## Does a Lagrangian preserving transformation obey the equations of motion?

This seems like such a simple question that I fully expect its solution to be embarrassingly easy, but try as I might I can't get the answer.

Consider some system which can be described by N generalized coordinates $q_1,...,q_N$ and a Lagrangian $L(q_i,\dot{q}_i,t)$. (I'll just use $q_i$ as a stand in for $q_1,...,q_N$). Let $q_i(t)$ be a solution to Lagrange's equations ie an actual possible trajectory through phase space that the system can follow.

Now we make the transformation $q_i(t) \rightarrow Q_i(t)$ such that the Lagrangian doesn't change. I want to prove that $Q_i(t)$ also satisfies Lagrange's equations.

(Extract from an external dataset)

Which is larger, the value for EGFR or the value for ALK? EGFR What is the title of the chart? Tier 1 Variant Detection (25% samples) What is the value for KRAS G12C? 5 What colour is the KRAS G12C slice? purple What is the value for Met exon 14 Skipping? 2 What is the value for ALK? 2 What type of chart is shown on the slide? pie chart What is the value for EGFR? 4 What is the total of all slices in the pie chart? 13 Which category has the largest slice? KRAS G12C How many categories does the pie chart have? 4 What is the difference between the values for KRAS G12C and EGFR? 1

This seems like it'd be so trivial to prove, and it probably is, but I can't brain today (or yesterday, apparently) and would appreciate your help.
 it's not trivial to prove, in fact it's quite the opposite. this is the beggining of the proof of Noether's theorem. I personally don't remember the proof, but you can google it easily.
 Unfortunately, I was motivated to ask this question because the proof of Noether's theorem in my textbook asserted this without proof! And all other proofs that I've seen are constructed to avoid the problem.